Sudden Memory Loss Symptoms and Causes

Sudden memory loss symptoms can be quite dramatic. Most people are aware that in Alzheimer’s dementia (AD) there is a slow and progressive loss of memory. However, memory loss can also be sudden and there are many causes for it.

In young people one of the most common causes of sudden memory loss is head trauma. Both blunt and penetrating head trauma can have devastating effects on many brain functions including memory. Even mild to moderate head trauma can lead to confusion, loss of recent memory and poor concentration. Many individuals who suffer from blunt head trauma often take months or even years to get back to normal.

There are some drugs that can also lead to sudden memory loss. In the last decade there have been reports that statin drugs used to lower blood cholesterol can affect memory. The few reports indicate that individuals who started to take statins suddenly developed memory loss which was sudden and reversed after the statins were discontinued. There are also a great many brain medications used to treat schizophrenia, psychosis and bipolar which can impair memory, concentration and lead to poor judgment. Narcotics and other pain medication care a common cause of sudden memory lapses. Another related cause of sudden memory loss is use of illicit drugs like LSD, cocaine, heroin and methamphetamine.

Another very common cause of short term memory loss symptoms is a stroke. Strokes can occur without warning usually in elderly individuals. The stroke may be associated with paralysis of the body, loss of speech, difficulty swallowing and/or loss of bladder or bowel incontinence. The memory loss can be moderate to severe and is not always recoverable. Risk factors for stroke include high blood pressure, diabetes, smoking, sedentary life style and high cholesterol levels in blood. Asides from stroke, other brain disorders that are also linked to sudden loss of memory include brain tumors, rupture of aneurysms, or brain infections (meningitis).

Loss of memory symptoms can also result from persistently high blood pressure. High blood pressure can selectively damage some parts of mid brain and lead to minute strokes that may present with loss of memory or change in personality.

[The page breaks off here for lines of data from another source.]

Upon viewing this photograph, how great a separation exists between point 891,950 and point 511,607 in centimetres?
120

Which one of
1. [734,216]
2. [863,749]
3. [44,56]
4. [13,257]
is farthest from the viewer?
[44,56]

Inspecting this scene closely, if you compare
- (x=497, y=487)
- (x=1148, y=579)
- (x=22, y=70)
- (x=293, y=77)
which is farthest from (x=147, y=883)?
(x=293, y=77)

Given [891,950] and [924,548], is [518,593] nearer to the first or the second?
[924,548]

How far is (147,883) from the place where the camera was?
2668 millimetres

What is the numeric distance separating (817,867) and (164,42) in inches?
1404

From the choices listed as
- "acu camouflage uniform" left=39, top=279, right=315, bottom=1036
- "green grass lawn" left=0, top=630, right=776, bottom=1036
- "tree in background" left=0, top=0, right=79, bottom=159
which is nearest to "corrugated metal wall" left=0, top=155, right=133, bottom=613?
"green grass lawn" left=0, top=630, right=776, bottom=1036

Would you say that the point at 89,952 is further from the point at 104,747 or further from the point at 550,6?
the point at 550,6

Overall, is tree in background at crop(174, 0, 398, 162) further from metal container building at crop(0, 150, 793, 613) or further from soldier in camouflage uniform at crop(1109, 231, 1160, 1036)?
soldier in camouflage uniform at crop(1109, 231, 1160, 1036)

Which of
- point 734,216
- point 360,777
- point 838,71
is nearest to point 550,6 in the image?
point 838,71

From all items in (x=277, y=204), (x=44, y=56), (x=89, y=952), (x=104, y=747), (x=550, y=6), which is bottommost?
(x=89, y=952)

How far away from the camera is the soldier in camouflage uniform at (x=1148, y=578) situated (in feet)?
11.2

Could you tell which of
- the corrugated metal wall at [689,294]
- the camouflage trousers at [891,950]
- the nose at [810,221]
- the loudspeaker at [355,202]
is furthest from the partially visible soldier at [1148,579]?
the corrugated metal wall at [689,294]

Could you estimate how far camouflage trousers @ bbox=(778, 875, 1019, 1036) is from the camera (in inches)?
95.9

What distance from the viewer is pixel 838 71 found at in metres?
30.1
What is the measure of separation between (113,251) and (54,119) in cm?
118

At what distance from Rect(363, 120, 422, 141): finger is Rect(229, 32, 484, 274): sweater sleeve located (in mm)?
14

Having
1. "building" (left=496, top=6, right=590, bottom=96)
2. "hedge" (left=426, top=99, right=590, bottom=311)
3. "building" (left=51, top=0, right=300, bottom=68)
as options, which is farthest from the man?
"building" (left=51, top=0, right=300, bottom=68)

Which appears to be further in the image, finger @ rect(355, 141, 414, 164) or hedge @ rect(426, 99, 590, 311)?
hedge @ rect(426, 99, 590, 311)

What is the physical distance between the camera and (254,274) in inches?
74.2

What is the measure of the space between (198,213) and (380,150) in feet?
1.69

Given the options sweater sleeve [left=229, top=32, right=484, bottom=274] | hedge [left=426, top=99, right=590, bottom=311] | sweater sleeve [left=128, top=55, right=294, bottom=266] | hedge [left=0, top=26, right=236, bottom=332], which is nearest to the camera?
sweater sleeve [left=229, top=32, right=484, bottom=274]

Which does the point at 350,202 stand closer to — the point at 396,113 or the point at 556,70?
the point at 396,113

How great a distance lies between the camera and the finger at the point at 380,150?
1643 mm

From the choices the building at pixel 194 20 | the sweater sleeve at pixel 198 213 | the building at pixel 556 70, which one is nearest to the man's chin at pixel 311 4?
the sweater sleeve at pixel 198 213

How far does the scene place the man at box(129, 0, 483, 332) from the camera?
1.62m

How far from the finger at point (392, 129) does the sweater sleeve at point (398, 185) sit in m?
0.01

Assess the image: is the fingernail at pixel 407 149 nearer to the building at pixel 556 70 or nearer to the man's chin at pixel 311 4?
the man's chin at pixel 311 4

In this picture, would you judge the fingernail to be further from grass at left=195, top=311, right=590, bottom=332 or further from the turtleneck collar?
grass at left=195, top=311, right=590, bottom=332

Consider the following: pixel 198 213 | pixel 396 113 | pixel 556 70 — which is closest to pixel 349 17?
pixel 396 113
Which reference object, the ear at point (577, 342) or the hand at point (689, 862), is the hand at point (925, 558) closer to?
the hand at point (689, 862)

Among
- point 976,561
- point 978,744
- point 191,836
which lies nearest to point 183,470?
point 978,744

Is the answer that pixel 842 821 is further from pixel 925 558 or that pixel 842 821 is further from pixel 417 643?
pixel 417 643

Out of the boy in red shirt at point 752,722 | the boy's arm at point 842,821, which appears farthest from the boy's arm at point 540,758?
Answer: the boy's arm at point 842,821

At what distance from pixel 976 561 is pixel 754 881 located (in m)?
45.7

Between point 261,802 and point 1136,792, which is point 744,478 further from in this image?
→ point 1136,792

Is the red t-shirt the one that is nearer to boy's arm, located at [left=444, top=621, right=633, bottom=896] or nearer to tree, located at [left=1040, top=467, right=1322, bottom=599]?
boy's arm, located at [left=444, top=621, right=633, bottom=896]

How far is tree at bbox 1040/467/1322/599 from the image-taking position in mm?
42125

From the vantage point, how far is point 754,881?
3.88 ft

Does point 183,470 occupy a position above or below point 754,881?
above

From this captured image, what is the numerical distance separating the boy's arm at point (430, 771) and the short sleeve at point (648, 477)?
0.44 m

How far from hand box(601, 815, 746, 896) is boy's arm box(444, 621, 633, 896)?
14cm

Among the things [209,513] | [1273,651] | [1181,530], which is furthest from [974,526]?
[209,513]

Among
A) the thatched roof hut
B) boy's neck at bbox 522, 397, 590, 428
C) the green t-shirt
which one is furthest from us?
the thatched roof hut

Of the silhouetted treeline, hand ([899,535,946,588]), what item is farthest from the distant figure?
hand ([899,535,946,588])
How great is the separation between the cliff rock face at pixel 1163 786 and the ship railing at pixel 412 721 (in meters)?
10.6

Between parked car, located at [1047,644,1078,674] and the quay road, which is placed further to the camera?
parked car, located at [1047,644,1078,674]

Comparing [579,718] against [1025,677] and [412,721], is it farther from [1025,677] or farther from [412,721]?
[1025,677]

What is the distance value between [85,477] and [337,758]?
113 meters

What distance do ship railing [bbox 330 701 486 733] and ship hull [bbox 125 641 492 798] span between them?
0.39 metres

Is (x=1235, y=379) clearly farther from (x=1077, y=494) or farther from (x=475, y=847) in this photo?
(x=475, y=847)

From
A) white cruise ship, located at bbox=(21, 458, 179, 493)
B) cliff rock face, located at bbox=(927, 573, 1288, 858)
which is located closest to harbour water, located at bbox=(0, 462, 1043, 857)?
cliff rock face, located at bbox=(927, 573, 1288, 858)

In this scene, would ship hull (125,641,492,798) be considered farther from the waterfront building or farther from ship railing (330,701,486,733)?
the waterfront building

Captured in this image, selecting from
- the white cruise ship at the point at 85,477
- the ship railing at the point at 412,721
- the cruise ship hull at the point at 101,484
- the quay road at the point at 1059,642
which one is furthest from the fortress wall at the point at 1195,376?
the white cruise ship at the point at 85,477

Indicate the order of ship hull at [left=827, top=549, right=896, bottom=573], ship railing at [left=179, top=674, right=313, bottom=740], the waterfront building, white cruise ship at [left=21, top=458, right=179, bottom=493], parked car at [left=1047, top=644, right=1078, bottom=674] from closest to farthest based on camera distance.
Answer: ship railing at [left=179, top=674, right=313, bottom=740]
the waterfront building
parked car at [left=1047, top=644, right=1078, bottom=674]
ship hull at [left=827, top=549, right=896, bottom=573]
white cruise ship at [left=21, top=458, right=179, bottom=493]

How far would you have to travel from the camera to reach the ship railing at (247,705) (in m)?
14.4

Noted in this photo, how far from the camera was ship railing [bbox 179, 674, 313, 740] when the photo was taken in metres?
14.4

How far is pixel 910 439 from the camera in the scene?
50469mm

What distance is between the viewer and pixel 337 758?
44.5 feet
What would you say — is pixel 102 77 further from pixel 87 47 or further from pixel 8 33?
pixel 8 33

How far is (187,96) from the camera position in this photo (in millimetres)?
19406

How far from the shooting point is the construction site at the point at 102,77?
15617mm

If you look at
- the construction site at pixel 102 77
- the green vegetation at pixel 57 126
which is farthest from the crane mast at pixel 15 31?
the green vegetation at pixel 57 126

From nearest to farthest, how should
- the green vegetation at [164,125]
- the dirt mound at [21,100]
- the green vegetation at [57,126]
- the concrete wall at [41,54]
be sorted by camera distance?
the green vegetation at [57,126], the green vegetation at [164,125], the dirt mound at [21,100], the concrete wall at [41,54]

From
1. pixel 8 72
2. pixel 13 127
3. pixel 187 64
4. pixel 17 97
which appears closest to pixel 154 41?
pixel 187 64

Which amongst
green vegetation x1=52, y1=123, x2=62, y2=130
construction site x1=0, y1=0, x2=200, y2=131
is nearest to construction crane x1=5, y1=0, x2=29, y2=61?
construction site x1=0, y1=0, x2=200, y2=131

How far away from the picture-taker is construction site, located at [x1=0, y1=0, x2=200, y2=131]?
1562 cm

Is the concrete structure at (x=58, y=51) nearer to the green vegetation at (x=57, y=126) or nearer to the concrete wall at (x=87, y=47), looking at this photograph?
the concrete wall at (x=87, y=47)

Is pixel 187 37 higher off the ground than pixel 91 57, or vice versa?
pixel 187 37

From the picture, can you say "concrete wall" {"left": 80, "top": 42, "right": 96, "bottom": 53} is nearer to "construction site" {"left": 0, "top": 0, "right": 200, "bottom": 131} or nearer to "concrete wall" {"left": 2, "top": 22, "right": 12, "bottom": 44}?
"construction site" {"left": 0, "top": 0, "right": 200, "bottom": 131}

Seizures can also lead to sudden loss of memory. Moreover, individuals with seizure also take anti seizure medications that also have profound side effects which further impair concentration and judgment.

One of the rare causes of memory loss is bovine spongiform encephalopathy (BSE). Also known as mad cow disease, this disease is acquired by eating infected cow brain. The disease rapidly spreads to the brain and causes severe dementia.

Irrespective of the cause, loss of memory symptoms includes:

Difficulty remembering common words when speaking
Asking the same questions over and over again
Mixing up words in speech
Being unable to complete familiar tasks like driving to school or going shopping
Misplacing items in inappropriate places
Getting lost in familiar environments
Undergoing sudden changes in mood or behavior without any valid reason
Unable to follow simple directions

Sudden memory loss symptoms generally have a better prognosis than Alzheimer’s disease if the cause is discovered and treated promptly.